Work instructions:
a – Answer these questions from the leverage commentary:
(i) What does the commentary say some have called leverage?
(ii) How often is the meeting the writer hosts held?
(iii) In the session, what did the investors keep coming back with?
b – Write the next part of the leverage commentary, starting after its final sentence.

[Start Text extract]

Veteran international investor John Corey comments

The more someone has been trained in creating wealth through property investment, the more they look to focus on maximising leverage to magnify success. Amplification of the movement up; cash on cash return; return on the cash invested.

But what happens when values drop and the property is highly leveraged? As some have said, leverage is a double-edged sword and it cuts both ways; magnifying the good and the bad; having your cash wiped out quickly and facing repossession rather than riding out the temporary down draft.

What would the Queen do?
Over a year ago, I ran a session at a monthly meeting that I host and asked the investors in the room to think about how to invest if they had unlimited cash with more money than they could comfortably invest at any one point. To a person, they kept coming back with how to raise more capital by using debt. The stated issue to the room was about having 'too much cash' and yet they kept focusing on how then to increase the cash pile with debt. Solving the wrong problem and not knowing they were doing so.

[End Text extract]
[Start Dataset rows]

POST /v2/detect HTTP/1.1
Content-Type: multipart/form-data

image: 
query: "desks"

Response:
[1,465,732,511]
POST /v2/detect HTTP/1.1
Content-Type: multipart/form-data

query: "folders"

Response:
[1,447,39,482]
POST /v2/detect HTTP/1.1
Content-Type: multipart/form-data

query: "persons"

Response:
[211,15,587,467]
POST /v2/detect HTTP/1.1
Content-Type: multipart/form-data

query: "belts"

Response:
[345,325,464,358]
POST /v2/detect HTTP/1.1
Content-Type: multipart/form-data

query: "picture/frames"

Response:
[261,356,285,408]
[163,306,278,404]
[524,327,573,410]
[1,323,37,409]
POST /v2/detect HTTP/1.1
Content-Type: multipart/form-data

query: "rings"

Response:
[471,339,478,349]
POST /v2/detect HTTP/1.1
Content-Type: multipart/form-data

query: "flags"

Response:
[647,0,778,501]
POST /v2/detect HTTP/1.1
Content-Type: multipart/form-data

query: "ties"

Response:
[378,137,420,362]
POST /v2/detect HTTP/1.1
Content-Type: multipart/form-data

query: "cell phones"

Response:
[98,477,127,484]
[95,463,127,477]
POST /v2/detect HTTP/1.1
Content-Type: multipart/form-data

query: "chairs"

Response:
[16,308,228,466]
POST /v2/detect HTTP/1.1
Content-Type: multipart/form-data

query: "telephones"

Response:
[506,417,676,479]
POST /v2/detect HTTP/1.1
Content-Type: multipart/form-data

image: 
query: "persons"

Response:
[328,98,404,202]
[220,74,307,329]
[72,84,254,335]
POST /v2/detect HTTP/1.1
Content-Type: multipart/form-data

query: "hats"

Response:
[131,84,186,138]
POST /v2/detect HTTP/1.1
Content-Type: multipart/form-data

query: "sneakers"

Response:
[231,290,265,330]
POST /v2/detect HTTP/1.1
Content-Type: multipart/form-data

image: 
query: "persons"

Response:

[End Dataset rows]

Expected outputs:
a –
(i) A double-edged sword that cuts both ways.
(ii) Monthly.
(iii) How to raise more capital by using debt.

b –
To sift their thinking I said: "Pretend you were the Queen. You have too much cash. You want income. Increasing the Queen's total wealth is not helpful. Why would you leverage up? Why sacrifice income so you can take on debt? Why have more tenants to deal with and other sorts of issues when you cannot use all the cash that you already have?" It was only then that people started to understand that debt is a tool and it is not a tool that always needs to be used when buying property.